Por último ele lembra que não há problemas ecológicos ou socioeconômicos no mundo. Há sim problemas políticos, para lidar com o planeta e as populações simples que nele habitam. Desse modo Dom Pepe insinua que até as problematizações trazem um padrão já imposto pela visão imperial de mercado, nestes nossos tempos. Esses rótulos escondem o problema que é como transformar essas populações em consumidores imbecis e vorazes dos recursos ainda em oferta no planeta, num processo insustentável, que só serviria para acumular riquezas e concentrar poderes, os centralizando nas megacidades tecnológicas mundiais. Assim o ser humano se reduz a um número estatístico, um ser padronizado e catalogado para receber certo produto, a maioria das vezes sendo predatória a mercadoria, como desnecessária à vida.

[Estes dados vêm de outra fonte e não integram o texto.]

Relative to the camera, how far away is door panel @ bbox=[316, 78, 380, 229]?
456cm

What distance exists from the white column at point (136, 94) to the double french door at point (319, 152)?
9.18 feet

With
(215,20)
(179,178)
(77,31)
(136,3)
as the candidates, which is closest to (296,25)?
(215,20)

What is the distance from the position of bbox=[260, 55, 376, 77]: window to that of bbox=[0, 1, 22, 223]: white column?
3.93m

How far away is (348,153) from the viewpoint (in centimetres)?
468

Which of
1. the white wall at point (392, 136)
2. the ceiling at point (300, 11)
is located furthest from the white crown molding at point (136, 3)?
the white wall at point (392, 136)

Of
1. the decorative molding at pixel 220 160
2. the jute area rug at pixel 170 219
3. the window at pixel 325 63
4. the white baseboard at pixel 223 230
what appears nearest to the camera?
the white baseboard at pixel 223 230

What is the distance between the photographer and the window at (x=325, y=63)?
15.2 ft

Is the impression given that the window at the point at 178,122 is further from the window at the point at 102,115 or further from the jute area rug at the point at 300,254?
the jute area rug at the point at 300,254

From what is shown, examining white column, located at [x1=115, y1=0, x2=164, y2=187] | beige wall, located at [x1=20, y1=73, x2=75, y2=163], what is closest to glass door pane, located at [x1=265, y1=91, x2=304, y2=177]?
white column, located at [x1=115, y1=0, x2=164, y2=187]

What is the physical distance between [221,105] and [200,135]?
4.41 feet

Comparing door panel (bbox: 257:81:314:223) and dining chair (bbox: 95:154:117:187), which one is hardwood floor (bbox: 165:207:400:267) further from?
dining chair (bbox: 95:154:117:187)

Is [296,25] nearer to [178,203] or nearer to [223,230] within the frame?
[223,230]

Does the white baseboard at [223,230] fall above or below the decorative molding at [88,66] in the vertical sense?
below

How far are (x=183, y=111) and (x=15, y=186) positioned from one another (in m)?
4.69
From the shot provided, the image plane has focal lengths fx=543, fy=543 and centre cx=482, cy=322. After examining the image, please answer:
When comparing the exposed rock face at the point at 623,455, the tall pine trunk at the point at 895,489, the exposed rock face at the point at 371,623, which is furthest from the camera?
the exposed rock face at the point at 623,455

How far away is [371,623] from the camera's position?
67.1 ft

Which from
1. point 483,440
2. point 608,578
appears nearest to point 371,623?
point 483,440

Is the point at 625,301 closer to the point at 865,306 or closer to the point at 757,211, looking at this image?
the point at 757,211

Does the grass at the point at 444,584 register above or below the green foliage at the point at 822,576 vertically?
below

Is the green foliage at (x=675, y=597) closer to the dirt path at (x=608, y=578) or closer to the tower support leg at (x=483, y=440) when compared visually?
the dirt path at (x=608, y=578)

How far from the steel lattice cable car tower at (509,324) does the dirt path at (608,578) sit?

Esse homem simples finaliza ao afirmar que os problemas estão nessa política praticada por uma civilização ainda imperial, herdada por nós, mas que também está na política sua solução. Como? Mudando o pensamento de dentro para fora nos indivíduos, de comunidades diversas, criando assim a nova cultura, de comportamento não conformista e não consumista, portanto não submisso. Essa mudança é para alterar a civilização e todo seu aparato, até mesmo esse modo imperial de se agir e pensar na tecnologia e no mundo virtual das redes sociais. O que irá caracterizar essa mudança do pensamento humano? 

Segundo ele, se trata de tirar a ideia de terra prometida existente na cabeça para se amar o próprio caminho, na direção do futuro, do prazer de se existir e da vida como forma mais simples e direta desse existir. A luta e o caminho são, enfim, por uma humanidade com outros novos valores, sem essa matriz imperial de tais religiosidades e economias, que possuem sentido acumulador e concentrador. Essa é matriz que escraviza o saber, a ciência, a tecnologia o planeta, o DNA, a água e até o prazer de viver. Até animais não domesticados e não comestíveis conseguem ainda ser mais felizes do que o homem hoje, porque sua cultura existencial não foi formatada e modelada desde essa visão imperial. 

Essa Nova Civilização, de que falamos e queremos, passa pela educação nas casas, em coerência e em coesãp com a educação social, no seu desenvolvimento linguístico, técnico e criativo da felicidade, através de objetos ou bens de desfrute ou consumo que não mais se tornem em “produtos de mercado” mas voltados a distribuição mais justa e livre, sob novos fundamentos de trocas e mercancias. Esses novos formatos terão ainda que ser reinventados, desde feiras quase medievas, porém desta feita direcionados à felicidade, à solidariedade e à liberdade humanas.